君と計る距離のその先は…
「はい。大手デパート総務部です。」
タイミングを見計らってボイスレコーダーの再生ボタンを押す。
「おはようございます。真野です。
お疲れ様です。」
「お疲れ様です。」
「体調が悪いので今日、お休みします。
草野課長にお伝え願えますでしょうか。」
「はい。分かりました。お大事に。」
「すみません。よろしくお願いします。
失礼します。」
「はい。失礼します。

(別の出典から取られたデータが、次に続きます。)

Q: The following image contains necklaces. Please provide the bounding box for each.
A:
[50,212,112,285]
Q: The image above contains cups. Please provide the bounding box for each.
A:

」
当時はつらそうな声で録音することを心掛けた。
その声を流すと、本当に今話しているようだった。
つらそうな声なら少しくらい相手と間合いがおかしくても気にならないし、相手も余分なことを聞き返さないとアドバイスもらったことは本当だった。
それでも緊張から汗が噴き出していた。
ドッドッドッと全力疾走した時みたいに早くなる鼓動を感じて、その場で横になった。
強めの薬を飲んでしまいたい。
飲めば飲んだ時は今よりも楽だ。
けれど飲めば飲むほど切れた時の反動は大きい。
振れ幅が大きいほど倦怠感もひどくなり、悪循環に陥る。
私は目を閉じて横になった体で深呼吸を繰り返した。
大丈夫。病院もこういう時は午前中の遅い時間に予約する練習をした。
緊急で予約した時は最悪、受診できなくても構わないと許しをもらっている。
とにかく動けるようになるまで自分を甘やかす。
人目が怖いなら帽子を目深にかぶり、マスクをしても女性ならそこまで変に思われない。
鏡を見て、そんな練習までした。
目を閉じると穏やかな顔で微笑む如月先生の優しい顔が浮かんでいた。